Capital One Builds Tool to Cut Its AWS Usage

Says Cloud Custodian, now open source, enabled it to reduce its cloud resources deployed by 25 percent

By Talkin' Cloud

By Talkin' Cloud

Capital One, an Amazon Web Services customer, has released a new open source tool that helps organizations define policies around cloud usage.

Called Cloud Custodian, the tool is a rules engine that Capital One has used internally to reduce AWS resources by 25 percent, according to a report by TechCrunch.

The announcement was made this week at AWS Summit in Chicago where AWS made a number of releases and updates.

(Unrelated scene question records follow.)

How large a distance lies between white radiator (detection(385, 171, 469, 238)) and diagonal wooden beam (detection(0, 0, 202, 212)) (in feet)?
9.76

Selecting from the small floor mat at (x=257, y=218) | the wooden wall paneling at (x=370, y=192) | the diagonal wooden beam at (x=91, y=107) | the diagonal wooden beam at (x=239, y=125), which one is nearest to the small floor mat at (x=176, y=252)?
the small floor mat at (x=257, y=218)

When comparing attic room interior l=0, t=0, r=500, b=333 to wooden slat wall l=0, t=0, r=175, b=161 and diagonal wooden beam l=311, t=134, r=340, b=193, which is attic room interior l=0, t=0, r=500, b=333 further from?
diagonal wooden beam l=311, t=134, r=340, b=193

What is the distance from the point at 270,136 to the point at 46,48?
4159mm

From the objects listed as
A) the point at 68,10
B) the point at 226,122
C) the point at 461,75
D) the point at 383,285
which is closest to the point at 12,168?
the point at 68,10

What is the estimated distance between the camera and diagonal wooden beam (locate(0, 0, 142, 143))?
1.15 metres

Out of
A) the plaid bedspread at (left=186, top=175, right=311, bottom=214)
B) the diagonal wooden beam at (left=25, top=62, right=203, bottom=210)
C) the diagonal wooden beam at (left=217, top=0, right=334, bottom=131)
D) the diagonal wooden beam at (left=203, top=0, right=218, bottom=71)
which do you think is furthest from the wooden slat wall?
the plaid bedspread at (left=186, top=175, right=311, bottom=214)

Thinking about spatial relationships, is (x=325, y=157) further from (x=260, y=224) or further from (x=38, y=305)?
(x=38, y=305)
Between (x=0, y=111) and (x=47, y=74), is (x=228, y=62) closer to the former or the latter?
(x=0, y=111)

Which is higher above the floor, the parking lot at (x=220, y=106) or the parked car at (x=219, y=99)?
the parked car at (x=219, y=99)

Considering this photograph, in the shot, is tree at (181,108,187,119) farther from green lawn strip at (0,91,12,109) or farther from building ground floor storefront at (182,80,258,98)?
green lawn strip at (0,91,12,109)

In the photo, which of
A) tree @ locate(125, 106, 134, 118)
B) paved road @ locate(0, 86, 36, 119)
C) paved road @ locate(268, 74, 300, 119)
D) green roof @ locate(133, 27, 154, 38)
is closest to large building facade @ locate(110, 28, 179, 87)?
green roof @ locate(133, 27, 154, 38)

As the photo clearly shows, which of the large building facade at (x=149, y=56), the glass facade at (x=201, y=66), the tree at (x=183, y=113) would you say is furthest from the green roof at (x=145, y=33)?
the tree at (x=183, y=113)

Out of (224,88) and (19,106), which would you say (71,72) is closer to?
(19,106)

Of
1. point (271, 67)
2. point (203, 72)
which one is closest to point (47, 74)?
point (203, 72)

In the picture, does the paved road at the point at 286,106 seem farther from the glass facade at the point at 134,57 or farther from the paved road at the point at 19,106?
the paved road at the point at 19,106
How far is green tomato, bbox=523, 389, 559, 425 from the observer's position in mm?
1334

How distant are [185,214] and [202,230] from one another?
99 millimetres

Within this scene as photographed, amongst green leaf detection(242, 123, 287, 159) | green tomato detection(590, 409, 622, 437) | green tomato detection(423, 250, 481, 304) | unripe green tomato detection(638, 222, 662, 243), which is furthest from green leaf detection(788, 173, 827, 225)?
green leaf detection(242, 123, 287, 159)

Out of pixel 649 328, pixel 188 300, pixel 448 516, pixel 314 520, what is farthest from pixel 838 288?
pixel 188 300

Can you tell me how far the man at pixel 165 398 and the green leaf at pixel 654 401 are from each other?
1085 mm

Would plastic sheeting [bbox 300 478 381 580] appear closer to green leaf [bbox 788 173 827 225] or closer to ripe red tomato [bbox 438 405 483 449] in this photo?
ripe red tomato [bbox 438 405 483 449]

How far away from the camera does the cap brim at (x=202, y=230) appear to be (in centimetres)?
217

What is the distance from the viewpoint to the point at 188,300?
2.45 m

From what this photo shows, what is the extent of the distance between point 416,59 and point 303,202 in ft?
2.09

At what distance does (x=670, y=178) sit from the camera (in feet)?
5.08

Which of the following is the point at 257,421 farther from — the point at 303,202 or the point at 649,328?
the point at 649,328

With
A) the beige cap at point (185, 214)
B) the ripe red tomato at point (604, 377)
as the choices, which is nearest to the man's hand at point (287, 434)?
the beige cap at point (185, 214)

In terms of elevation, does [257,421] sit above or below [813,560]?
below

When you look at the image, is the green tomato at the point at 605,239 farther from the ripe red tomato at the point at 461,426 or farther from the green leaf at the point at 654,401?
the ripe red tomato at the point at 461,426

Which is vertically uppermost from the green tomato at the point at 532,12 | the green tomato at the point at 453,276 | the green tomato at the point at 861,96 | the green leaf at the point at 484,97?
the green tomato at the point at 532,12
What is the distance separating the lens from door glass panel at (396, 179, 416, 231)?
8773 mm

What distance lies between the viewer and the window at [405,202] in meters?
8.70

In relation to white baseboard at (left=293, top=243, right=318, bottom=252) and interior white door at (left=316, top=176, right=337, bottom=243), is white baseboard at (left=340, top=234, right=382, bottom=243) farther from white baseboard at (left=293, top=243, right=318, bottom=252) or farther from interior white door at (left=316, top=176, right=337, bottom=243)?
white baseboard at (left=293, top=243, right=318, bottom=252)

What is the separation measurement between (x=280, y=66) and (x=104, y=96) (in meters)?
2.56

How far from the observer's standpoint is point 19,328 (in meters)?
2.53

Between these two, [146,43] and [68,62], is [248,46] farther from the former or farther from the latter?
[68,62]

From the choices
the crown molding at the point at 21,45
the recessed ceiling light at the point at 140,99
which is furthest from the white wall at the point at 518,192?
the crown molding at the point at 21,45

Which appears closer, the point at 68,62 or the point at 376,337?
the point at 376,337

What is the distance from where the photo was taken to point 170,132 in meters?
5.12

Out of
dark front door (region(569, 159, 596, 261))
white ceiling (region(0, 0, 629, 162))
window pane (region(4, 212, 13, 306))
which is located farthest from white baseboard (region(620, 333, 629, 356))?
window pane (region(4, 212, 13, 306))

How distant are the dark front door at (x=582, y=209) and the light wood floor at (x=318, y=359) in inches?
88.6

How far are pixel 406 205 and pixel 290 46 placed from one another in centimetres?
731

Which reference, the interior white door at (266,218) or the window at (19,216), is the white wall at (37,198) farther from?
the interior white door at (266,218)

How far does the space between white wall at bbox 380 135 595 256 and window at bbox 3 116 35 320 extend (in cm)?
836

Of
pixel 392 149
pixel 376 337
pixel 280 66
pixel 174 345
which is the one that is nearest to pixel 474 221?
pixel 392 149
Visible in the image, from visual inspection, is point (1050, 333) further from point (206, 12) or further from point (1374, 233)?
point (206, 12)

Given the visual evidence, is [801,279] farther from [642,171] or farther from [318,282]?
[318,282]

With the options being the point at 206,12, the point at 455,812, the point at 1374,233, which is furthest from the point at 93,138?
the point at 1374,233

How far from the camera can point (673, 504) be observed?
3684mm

Cloud Custodian uses CloudWatch Events, which AWS released in January to provide an efficient way to monitor events. The tool also leverages the Lambda service, announced at last year’s re:Invent conference, which can launch a set of resources for a given set of rules for a set period of time, according to TechCrunch.

By using Cloud Custodian, AWS customers can monitor resources and turn off instances when they aren’t being used. The result is a cost-savings that could be fairly significant depending on the number of instances in use.

Cloud Custodian is available on Github.

Netflix is another AWS customer that has released open source tools developed internally for managing its AWS own cloud infrastructure, including a tool it developed to monitor security threats.